Five years later, Language and Learning Across the Disciplines merged with Academic.Writing, and they became Across The Disciplines, and in the first year we are getting plenty of good manuscripts. In fact, the overall quality of submissions is definitely up. That's a lot of change in five years.
The post-modern version of this discipline is maturing (I persist in believing it started with the Greeks). Your editor was one of the first generation to get a degree in rhetoric and composition, and one of the first to write my dissertation on a word-processor (remember WordStar?). As I look at the submissions, I see we have lots of new names, newer practioners drawing on a longer tradition. Most of the people who submit material to this journal were trained by professors from my generation, that first generation of professors fully trained in the field. And they have never not been comfortable with computers. They probably don't remember WordStar.
So the move to represent this field online is perhaps more significant for us than it would be for another field: the medium may not quite be the whole message, but it is undoubtedly the most significant difference between today's message and yesterday's.
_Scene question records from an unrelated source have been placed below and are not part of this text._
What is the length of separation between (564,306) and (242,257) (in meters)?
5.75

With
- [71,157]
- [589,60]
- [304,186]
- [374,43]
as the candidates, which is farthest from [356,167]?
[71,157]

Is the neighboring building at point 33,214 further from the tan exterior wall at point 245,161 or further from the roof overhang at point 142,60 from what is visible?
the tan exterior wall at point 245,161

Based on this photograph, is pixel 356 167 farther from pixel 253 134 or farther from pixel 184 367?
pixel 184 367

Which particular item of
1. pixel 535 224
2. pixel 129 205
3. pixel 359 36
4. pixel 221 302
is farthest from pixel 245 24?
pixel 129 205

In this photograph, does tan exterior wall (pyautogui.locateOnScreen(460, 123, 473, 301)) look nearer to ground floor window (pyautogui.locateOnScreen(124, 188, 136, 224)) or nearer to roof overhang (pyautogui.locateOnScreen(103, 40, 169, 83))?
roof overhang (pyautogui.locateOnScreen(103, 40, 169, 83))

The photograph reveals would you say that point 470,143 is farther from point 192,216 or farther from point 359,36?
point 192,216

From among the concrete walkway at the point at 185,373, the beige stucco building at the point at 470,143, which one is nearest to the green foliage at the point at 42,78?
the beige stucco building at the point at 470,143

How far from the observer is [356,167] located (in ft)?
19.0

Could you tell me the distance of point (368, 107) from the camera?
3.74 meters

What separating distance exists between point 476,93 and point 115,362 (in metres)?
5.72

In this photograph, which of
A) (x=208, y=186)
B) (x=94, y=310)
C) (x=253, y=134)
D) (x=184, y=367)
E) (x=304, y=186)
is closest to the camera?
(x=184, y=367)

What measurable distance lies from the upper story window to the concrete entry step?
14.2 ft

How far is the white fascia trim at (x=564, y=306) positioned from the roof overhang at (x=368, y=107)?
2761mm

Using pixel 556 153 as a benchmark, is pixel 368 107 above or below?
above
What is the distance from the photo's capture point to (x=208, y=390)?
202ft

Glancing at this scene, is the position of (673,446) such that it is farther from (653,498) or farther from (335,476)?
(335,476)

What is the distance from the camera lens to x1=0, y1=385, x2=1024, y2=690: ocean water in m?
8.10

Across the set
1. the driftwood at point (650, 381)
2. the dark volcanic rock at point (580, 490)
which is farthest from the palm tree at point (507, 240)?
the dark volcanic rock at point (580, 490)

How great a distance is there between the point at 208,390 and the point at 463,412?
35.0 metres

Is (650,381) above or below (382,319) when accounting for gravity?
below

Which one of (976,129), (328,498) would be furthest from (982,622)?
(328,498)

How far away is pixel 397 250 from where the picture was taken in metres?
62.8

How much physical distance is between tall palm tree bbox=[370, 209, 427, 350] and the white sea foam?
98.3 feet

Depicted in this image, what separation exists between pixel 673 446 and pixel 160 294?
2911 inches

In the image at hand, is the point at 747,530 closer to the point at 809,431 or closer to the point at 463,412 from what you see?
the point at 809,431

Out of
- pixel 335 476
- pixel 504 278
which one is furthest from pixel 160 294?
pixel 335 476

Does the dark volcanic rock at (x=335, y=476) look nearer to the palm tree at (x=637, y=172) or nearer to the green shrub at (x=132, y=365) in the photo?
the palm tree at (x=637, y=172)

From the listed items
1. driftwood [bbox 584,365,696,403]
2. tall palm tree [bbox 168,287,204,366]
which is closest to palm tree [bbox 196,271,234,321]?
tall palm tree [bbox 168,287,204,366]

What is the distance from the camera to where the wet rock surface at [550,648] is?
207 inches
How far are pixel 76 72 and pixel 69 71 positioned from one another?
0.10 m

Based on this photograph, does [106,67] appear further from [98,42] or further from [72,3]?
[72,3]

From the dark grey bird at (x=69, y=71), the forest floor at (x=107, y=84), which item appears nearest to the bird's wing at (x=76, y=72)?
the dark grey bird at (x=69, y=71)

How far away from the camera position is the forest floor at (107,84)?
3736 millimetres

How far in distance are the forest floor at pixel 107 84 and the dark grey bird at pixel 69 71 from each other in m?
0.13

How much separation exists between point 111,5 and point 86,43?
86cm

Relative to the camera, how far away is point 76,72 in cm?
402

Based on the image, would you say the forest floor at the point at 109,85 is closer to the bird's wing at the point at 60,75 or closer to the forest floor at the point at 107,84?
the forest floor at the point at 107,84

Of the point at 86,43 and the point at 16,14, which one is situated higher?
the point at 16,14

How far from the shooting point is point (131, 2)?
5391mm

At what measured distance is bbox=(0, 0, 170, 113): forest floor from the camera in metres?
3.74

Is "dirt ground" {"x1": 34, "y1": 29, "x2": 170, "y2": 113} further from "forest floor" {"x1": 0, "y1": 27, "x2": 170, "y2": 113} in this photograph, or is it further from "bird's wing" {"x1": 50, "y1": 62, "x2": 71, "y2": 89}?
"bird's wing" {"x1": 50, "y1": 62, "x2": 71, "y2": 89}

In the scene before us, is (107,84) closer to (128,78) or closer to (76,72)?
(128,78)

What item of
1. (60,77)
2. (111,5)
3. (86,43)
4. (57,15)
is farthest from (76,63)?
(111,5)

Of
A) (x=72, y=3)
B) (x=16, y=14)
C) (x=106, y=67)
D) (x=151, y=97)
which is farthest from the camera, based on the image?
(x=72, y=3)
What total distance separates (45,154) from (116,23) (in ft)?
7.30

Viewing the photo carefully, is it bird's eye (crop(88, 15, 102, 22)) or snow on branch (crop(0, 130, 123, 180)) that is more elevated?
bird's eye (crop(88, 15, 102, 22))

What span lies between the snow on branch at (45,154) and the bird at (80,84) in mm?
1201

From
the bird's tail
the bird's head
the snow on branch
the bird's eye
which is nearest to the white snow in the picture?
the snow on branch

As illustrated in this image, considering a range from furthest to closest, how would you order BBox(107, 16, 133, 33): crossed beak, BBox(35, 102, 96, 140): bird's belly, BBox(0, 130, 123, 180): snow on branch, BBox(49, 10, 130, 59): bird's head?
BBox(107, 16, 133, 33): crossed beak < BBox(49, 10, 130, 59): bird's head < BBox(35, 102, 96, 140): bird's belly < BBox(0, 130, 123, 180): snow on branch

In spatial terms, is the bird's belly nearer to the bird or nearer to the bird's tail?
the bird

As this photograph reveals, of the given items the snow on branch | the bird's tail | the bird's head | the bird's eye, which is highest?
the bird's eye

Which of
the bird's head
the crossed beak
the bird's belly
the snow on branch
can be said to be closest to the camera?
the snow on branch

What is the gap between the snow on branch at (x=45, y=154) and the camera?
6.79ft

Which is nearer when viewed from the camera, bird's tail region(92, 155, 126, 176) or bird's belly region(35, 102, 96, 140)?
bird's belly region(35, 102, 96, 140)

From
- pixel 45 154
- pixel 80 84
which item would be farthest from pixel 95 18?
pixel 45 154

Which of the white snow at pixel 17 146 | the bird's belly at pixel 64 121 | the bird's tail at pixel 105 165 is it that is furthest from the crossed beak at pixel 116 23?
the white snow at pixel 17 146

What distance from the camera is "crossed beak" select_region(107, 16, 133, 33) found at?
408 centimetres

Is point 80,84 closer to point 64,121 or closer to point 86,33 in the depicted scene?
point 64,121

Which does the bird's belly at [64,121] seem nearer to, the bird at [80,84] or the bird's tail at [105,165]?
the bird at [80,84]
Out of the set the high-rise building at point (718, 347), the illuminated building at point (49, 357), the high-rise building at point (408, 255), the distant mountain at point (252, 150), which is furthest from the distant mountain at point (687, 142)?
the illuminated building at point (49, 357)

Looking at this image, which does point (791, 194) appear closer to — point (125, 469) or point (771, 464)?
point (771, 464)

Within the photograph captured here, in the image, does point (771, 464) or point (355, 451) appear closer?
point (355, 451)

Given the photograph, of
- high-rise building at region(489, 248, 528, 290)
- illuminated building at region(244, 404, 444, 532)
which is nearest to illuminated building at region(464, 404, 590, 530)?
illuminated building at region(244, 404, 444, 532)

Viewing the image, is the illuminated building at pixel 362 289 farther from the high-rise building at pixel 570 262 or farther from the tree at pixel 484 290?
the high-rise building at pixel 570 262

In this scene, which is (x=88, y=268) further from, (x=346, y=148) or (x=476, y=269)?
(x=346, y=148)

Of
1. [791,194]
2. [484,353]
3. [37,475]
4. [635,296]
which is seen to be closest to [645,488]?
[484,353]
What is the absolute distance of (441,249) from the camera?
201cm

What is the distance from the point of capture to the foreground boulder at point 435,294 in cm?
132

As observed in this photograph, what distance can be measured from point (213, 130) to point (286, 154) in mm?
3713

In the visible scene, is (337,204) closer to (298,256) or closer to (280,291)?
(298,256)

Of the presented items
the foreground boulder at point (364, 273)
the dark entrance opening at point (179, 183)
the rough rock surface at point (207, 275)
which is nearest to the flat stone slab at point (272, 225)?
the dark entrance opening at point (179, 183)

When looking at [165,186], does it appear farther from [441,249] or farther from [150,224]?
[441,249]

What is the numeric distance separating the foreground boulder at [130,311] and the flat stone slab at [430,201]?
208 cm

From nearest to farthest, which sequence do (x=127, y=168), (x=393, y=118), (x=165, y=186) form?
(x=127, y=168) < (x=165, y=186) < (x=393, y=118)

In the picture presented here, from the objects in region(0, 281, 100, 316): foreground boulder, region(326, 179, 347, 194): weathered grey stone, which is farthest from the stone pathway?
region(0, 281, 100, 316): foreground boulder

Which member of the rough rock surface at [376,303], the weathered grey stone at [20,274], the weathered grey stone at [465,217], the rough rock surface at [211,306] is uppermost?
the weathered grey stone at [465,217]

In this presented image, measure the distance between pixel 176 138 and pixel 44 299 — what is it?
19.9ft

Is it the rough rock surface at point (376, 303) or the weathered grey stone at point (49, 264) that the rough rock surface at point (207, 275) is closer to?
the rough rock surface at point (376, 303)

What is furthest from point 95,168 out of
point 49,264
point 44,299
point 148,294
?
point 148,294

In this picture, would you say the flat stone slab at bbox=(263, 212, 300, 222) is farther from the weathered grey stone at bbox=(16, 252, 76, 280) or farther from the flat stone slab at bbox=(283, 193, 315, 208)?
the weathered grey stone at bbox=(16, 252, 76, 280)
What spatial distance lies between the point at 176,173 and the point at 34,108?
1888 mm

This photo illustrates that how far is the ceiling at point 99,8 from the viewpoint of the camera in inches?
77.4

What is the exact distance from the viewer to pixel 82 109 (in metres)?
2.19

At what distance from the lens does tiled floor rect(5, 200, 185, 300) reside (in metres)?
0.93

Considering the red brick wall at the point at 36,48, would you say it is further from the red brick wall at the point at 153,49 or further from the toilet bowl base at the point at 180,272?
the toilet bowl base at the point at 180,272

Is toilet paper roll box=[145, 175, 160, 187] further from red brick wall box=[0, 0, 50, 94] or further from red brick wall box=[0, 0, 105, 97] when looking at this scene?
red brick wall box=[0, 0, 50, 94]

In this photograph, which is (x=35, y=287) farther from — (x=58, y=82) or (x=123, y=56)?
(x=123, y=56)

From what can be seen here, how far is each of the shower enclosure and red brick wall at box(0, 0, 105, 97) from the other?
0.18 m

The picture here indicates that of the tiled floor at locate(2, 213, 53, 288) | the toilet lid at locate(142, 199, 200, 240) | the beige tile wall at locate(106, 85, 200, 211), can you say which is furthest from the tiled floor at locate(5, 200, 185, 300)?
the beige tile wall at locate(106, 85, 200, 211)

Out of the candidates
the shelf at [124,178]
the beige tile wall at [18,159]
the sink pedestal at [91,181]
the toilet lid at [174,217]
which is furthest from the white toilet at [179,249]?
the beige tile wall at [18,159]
In the coming year, the two special issues will represent further signs of the times: one special issue will be devoted to studying the visuals in communication, the other to the implications for WAC/WID of the linguistic diversity of our students. And a third will represent continuity: we will have articles and conference papers from the National Writing Across the Curriculum Conference in St. Louis, 2004.
So Across the Disciplines is in good health: it is growing and changing, and firmly attached to its roots. Romantic metaphor floating around in a post-modern medium. Vamanos!